__Work to do__
Present the lines of every entry below as a single numbered list, leaving out any blank lines.

__Source records__
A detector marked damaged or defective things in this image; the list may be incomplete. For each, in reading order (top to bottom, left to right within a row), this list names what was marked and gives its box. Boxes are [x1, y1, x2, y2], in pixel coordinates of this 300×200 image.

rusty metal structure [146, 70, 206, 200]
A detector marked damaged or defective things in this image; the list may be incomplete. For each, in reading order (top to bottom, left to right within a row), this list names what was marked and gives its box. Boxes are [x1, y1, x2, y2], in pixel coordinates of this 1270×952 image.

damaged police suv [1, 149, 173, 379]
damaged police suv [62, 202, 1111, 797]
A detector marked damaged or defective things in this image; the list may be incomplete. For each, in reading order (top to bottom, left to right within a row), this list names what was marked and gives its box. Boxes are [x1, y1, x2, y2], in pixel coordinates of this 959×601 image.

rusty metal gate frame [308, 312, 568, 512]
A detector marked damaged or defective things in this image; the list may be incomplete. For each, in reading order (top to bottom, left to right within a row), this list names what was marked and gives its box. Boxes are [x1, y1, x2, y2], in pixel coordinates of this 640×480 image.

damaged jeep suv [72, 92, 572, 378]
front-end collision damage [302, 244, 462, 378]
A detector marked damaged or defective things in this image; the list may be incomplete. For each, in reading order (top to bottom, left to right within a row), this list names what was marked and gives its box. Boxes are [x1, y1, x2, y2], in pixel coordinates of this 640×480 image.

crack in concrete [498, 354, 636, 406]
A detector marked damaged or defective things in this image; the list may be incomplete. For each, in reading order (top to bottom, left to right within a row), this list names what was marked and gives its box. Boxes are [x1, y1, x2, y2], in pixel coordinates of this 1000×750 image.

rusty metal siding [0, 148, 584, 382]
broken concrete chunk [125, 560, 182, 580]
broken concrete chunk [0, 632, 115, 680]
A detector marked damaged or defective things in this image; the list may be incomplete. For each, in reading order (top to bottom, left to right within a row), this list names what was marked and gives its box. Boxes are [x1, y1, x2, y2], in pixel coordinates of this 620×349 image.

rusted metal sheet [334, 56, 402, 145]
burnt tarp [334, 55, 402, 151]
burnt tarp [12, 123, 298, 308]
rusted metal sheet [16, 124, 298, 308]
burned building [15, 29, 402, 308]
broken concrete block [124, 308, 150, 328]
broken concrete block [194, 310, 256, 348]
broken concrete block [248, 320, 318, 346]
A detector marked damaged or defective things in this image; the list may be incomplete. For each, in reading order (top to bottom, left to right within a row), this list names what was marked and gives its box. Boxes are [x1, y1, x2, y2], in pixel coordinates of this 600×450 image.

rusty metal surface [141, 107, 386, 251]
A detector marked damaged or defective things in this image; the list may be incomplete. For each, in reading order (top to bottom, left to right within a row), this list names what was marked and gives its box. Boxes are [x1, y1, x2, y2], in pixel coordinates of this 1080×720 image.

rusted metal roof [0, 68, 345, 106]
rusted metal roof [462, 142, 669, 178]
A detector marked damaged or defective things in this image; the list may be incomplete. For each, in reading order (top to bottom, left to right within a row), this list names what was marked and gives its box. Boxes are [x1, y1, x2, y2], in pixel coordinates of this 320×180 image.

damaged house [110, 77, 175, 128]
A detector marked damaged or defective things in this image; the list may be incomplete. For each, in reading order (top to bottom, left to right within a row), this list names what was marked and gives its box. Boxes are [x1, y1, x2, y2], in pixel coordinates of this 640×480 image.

__The answer__
1. A detector marked damaged or defective things in this image; the list may be incomplete. For each, in reading order (top to bottom, left to right within a row), this list names what was marked and gives its box. Boxes are [x1, y1, x2, y2], in pixel coordinates of this 300×200 image.
2. rusty metal structure [146, 70, 206, 200]
3. A detector marked damaged or defective things in this image; the list may be incomplete. For each, in reading order (top to bottom, left to right within a row), this list names what was marked and gives its box. Boxes are [x1, y1, x2, y2], in pixel coordinates of this 1270×952 image.
4. damaged police suv [1, 149, 173, 379]
5. damaged police suv [62, 202, 1111, 797]
6. A detector marked damaged or defective things in this image; the list may be incomplete. For each, in reading order (top to bottom, left to right within a row), this list names what was marked and gives its box. Boxes are [x1, y1, x2, y2], in pixel coordinates of this 959×601 image.
7. rusty metal gate frame [308, 312, 568, 512]
8. A detector marked damaged or defective things in this image; the list may be incomplete. For each, in reading order (top to bottom, left to right within a row), this list names what was marked and gives its box. Boxes are [x1, y1, x2, y2], in pixel coordinates of this 640×480 image.
9. damaged jeep suv [72, 92, 572, 378]
10. front-end collision damage [302, 244, 462, 378]
11. A detector marked damaged or defective things in this image; the list may be incomplete. For each, in reading order (top to bottom, left to right within a row), this list names what was marked and gives its box. Boxes are [x1, y1, x2, y2], in pixel coordinates of this 640×480 image.
12. crack in concrete [498, 354, 636, 406]
13. A detector marked damaged or defective things in this image; the list may be incomplete. For each, in reading order (top to bottom, left to right within a row), this list names what was marked and gives its box. Boxes are [x1, y1, x2, y2], in pixel coordinates of this 1000×750 image.
14. rusty metal siding [0, 148, 584, 382]
15. broken concrete chunk [125, 560, 182, 580]
16. broken concrete chunk [0, 632, 115, 680]
17. A detector marked damaged or defective things in this image; the list may be incomplete. For each, in reading order (top to bottom, left to right within a row), this list names what was marked and gives its box. Boxes are [x1, y1, x2, y2], in pixel coordinates of this 620×349 image.
18. rusted metal sheet [334, 56, 402, 145]
19. burnt tarp [334, 55, 402, 151]
20. burnt tarp [12, 123, 298, 308]
21. rusted metal sheet [16, 124, 298, 308]
22. burned building [15, 29, 402, 308]
23. broken concrete block [124, 308, 150, 328]
24. broken concrete block [194, 310, 256, 348]
25. broken concrete block [248, 320, 318, 346]
26. A detector marked damaged or defective things in this image; the list may be incomplete. For each, in reading order (top to bottom, left to right within a row), this list names what was marked and gives its box. Boxes are [x1, y1, x2, y2], in pixel coordinates of this 600×450 image.
27. rusty metal surface [141, 107, 386, 251]
28. A detector marked damaged or defective things in this image; the list may be incomplete. For each, in reading order (top to bottom, left to right within a row), this list names what was marked and gives its box. Boxes are [x1, y1, x2, y2], in pixel coordinates of this 1080×720 image.
29. rusted metal roof [0, 68, 345, 106]
30. rusted metal roof [462, 142, 669, 178]
31. A detector marked damaged or defective things in this image; the list may be incomplete. For each, in reading order (top to bottom, left to right within a row), this list names what was marked and gives its box. Boxes are [x1, y1, x2, y2], in pixel coordinates of this 320×180 image.
32. damaged house [110, 77, 175, 128]
33. A detector marked damaged or defective things in this image; the list may be incomplete. For each, in reading order (top to bottom, left to right within a row), this list names what was marked and gives its box. Boxes are [x1, y1, x2, y2], in pixel coordinates of this 640×480 image.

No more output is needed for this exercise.